Paris Komünü, 17 Ekim Devrimi, 1. ve 2. Dünya Paylaşım Savaşı....
x
28 Şubattan beri bulunduğu Almanya"dan çıktım. İstanbul Atatürk Havaalanı"na indim. Başta İstanbul, Ankara, Kırşehir, Adana, Mersin ve ülkemin Batman, Şırnak illeri olmak üzere bir çok yerini gezdim. Çok şeyler gördüm, çok şeye tanık oldum. Size şu kadarını söyleyeyim ki, "Sevindim, mutlandım, bahtiyar oldum" diyebileceğim hiç bir şey yok. Çünkü gerek Türkiye, gerek ülkem Kürdistan bir çeyrek savaştan geçti.
Helede "SAVAŞ" diyebileceğim bir felaketten geçseydi; gözyaşlarım birer Dicle ve Fırat olacaktı. Tek tesellim biz daha bir tam savaş felaketine yakalanmadan bu badireyi atlatmammızdır.
Evet, bu bir savaştı, diğebileceğimiz bir safhadan sonra MİLYON"ları bulan "şehitler"imiz (kayıplarımız) olacaktı. Türkiye ve Kürdistan"daki "savaş"ı bir yana koyun, bir an Suriye"deki savaşa bakmanızı istiyorum.
Ben daha orayı görmedim, gitmedim ve gidedim. Lakin Cizre"de gördüğüm bir manzara beni şoke etti. Yıllar öncesinin Lübnan iç savaşına götürdü.
x
Cizre"deyim. Silopi"den kalkan Habur Nur Turizm otobüsümüz mola verdi. Şırnak- Batman direkt giden otobüs aktarma yapacaktı. Bu aktarma molasında ben de bir sigara mollası verdim. Bir içiminden sonra, sigaramı dumanlıyarak etrafı izliyorum.Yanıma çok sevimli bir Cizreli çocuk yanaştı.
"Xalo boyağkim!.." Bu Cizreli çocuk o kadar tatlı bir söylemle kendini ifade etti ki, "yok" demem mümkün olmadı.
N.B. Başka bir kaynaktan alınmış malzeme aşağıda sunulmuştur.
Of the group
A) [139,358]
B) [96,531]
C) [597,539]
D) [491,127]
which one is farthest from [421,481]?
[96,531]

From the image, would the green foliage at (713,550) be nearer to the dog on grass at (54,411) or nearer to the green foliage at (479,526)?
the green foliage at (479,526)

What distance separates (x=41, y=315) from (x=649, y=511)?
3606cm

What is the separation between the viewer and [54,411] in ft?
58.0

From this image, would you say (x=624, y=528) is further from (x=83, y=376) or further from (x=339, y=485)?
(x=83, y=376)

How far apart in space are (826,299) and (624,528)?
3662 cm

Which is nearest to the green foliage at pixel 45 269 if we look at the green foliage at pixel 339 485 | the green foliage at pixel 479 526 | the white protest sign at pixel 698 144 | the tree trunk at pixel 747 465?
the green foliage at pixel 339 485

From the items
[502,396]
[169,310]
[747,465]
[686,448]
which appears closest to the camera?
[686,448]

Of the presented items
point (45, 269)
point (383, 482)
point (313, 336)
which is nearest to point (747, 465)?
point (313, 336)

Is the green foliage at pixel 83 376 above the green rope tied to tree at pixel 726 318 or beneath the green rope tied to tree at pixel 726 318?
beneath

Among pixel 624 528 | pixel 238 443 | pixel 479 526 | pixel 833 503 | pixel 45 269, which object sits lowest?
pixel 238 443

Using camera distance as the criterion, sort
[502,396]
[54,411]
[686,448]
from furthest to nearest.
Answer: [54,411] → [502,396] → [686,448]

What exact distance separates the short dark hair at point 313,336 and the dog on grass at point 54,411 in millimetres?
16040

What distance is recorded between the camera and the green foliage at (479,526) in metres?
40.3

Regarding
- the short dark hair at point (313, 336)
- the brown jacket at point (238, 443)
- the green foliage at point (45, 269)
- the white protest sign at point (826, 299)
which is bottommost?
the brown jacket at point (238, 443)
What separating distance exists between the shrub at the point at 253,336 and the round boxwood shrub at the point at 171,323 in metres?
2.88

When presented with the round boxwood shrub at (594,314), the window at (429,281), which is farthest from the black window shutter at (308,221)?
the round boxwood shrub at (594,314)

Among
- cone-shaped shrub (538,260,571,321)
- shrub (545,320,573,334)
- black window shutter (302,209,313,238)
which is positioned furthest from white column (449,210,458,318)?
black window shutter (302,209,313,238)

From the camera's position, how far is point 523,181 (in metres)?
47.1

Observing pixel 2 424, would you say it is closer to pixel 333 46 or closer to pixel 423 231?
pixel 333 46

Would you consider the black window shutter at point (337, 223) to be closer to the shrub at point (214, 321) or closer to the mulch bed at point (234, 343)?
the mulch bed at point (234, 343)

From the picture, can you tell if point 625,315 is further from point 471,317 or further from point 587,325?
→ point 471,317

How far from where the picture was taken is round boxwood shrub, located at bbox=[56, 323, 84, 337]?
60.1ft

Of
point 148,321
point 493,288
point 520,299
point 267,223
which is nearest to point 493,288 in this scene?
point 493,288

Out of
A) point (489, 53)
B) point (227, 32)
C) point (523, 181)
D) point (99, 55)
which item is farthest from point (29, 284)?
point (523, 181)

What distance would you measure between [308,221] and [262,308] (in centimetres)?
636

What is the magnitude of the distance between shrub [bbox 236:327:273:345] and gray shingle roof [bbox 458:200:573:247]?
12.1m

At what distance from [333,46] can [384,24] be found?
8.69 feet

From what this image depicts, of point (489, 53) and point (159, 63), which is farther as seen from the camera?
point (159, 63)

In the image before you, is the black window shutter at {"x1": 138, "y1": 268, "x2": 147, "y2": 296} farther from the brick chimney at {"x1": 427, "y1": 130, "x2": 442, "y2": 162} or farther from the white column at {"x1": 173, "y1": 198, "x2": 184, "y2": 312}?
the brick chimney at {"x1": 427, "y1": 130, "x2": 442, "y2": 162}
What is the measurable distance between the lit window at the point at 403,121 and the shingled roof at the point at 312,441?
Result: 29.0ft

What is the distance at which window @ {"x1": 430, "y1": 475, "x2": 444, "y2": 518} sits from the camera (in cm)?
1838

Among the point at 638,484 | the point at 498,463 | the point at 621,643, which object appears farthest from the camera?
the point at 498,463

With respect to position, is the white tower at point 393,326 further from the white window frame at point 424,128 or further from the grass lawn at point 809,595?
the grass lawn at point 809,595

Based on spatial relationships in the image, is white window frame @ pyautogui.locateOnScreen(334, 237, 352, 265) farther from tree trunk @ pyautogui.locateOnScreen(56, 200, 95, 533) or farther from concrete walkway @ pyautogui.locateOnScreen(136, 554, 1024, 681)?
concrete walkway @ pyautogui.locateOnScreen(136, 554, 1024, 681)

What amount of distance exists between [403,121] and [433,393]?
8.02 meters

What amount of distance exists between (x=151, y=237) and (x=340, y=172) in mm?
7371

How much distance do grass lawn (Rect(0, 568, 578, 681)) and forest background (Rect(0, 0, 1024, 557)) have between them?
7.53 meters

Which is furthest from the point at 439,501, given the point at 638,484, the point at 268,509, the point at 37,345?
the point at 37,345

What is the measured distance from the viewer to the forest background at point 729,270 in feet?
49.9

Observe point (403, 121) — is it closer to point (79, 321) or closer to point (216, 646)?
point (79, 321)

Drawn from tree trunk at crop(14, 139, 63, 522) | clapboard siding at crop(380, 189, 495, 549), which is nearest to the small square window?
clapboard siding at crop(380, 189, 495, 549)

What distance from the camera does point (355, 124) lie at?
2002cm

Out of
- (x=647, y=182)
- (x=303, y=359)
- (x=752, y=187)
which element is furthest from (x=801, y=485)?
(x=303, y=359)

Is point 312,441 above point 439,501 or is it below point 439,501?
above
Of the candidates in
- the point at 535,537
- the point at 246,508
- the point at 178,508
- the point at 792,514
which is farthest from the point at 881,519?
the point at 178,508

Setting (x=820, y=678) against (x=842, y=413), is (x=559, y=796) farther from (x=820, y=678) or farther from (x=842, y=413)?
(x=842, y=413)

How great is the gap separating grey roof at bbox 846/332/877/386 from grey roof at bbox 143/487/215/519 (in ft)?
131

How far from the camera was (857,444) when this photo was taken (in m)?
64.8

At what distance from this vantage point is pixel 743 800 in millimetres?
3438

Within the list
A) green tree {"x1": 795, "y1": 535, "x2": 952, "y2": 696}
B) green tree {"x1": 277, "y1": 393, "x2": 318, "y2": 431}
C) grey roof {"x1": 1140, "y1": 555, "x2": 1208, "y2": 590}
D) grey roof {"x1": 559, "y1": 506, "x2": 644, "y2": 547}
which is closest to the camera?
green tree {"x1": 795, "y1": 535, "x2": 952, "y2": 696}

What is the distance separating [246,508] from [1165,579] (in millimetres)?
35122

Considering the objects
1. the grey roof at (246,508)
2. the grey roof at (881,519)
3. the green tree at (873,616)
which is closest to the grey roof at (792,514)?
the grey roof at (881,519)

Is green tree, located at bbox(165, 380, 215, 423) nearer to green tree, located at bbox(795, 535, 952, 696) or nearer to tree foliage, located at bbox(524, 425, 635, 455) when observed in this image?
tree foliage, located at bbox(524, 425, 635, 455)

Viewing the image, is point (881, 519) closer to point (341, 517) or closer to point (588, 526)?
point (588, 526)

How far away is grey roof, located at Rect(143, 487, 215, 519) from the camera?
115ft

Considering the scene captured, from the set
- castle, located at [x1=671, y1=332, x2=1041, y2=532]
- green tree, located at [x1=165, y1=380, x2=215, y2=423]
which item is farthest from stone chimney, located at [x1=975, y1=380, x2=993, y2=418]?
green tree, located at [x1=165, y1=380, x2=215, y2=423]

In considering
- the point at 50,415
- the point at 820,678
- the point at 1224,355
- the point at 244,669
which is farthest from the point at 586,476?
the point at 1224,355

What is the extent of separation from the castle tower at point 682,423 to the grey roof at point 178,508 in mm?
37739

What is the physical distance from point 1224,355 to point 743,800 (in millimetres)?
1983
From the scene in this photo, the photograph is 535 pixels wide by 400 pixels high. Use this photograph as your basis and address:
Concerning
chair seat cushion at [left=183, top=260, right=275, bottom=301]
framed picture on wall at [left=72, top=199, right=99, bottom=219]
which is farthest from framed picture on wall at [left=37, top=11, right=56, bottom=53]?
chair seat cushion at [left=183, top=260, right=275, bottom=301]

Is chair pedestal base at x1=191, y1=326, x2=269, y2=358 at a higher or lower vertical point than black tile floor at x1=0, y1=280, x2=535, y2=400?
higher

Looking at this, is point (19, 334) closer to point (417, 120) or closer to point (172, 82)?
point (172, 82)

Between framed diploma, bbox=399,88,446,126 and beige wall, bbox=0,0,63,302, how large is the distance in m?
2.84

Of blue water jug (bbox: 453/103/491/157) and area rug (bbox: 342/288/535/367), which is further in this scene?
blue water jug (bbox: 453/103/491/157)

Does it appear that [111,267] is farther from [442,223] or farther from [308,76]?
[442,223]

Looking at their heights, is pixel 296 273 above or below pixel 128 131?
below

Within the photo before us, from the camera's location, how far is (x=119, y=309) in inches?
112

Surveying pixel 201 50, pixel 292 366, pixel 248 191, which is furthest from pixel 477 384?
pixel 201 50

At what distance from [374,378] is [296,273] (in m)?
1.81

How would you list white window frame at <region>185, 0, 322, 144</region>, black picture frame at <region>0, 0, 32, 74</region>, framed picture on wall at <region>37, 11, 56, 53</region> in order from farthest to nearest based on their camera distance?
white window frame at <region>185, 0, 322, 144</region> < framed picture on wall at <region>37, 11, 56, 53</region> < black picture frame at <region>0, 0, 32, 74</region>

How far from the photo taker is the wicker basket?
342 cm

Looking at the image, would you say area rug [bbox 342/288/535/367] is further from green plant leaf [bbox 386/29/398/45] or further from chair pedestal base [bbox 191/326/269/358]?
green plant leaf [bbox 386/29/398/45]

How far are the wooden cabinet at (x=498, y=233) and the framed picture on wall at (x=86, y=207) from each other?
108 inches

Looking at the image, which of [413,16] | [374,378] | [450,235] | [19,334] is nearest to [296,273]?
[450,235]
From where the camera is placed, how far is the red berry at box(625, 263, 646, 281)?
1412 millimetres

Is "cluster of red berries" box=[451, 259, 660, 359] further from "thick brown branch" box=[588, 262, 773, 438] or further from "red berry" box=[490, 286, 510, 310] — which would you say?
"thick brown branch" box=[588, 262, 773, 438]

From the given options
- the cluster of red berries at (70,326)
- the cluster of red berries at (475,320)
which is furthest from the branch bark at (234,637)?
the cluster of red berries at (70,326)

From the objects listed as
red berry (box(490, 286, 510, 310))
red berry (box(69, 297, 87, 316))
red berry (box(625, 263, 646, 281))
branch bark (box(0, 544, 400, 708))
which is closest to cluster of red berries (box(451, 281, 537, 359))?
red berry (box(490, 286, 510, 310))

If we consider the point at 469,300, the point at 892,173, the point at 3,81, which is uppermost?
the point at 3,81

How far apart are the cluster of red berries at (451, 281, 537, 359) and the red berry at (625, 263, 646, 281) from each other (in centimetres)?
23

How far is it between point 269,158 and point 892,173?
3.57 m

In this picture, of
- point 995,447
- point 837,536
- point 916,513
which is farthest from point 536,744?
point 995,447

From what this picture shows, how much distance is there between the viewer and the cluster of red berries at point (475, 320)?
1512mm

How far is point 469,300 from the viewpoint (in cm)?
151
"Erê bawê xalê xwe boyağke" der demez naylon poşeti içindeki boylarını kaptı, arkadaşlarını çağırdı, üçü birden ayaklarımın altında kediler gibi dolaşmaya, kimi fırçasıyla, kimi elindeki beziyle fıldır fıldır dönmeye başladı. Ben hem gülüyor, hem kahroluyorum, bir yandan da "ekmeğini taştan çıkaran" çocukluk anılarımı yaşıyorum. En sonunda ayakkabılarımı çıkardım, verdiği terliği giydim, onlar çalışırken ben de elimdeki fotoğraf makinamla boyuna fotoğraf çekiyorum. Bu manzaraya pek yabancı değilim. Ben bunu savaşın bir yansıması olarak görmüyorum. Bu ülkem Kürdistan"da en sıradani en olağan şeyler...
Bir an daldım. Bu dalgınlığımı bozan bir kadın oldu. Elini omzuma vurup, "Heci..." deyip avuç açmasıydı..Ben bir kadına, bir de kucağındaki çocuğa baktım...Onlara bakarken bu kez 1980"lerin Lübnan"ına gittim. Kadın birken iki oldu, üç oldu...Ve savaş üçlemelerini düşündüm.
Dul kadınlar, yetim ve babası belli olmayan çocuklar ordusu...
Bu kadınları izlerken, boyacı çocukları unuttum.Kendime geldim. "Oğlum Xoca, bırak duygulanmayı, ayakkabına mukayet ol, yoksa yalın ayak kalacaksın" dedim. Kendi kendimi çimdikledim. Uyandım.
"Zarokno, ka pêlava min binin! dedim ve ayakkabımı ellerinden aldım.
"Çend pere" dedim İçlerinden dişleri birer çivi gibi dudakları arasından fırlayan biri, "Milyonek xalo" dedi. Ben tuttum 1 MİLYON, 5 TANE YÜZ verdim. Yani 1,5 TL. Hay milyona hay TL"ne dedim. Çocuklar zırtık ata ata gittiler, gittiler. Ben bu kez Suriye Savaşı"nın dul kadınlarına takıldım.
Araptı kadınlar...
Yanıma yanaştılar. Başları eğik, elleri açık, kucaklarında çocuklarıyla dileniyorlardı. Onlara baktım. İçim burkuldu. Onlara baktım. El açmalarına kırıldım. Sessiz kaldım. Ayakkabılarımı boyatan çocuklarla işimi bitirdim. Arap kadınları takip ettim. Gizliden gizliye fotolarını çektim. Yanlarına yanaştım. Çocuklarını emziriyorlardı. El açtılar yine. Onlara "La le" dedim. Ceplerine para koydum. Güldüler. Sevindiler. Gözlerle konuştuk. Ve ben 1976"lara gittim.
x
Mardin/Ömerli"de öğretmendim. Lübnan"da iç savaş vardı. Orda savaş, Ömerli"de talan vardı. Maruniler ve Müsülmanlar savaşıyor, Ömerli Araplar savaşta hırsızlık yapıp, eldeki malları Ömerli pazarında satıyorlardı.
Savaşanlar Maruni ve Müsülmanlardı. Hırsızlık yapanlar Araptı.
x
Savş yıkımdır, felakettir.
Ben üç ordu daha sayıyorum.
Dul kadınlar ordusu..
Yetim çocuklar ordusu...
Ve gözleri yaşlı analar ordusu...
Orduları ve ordu koutanları yok etmenin en büyük startı : Silahları susturmak değil, eritmek ve çocuklara bilye yapmaktır.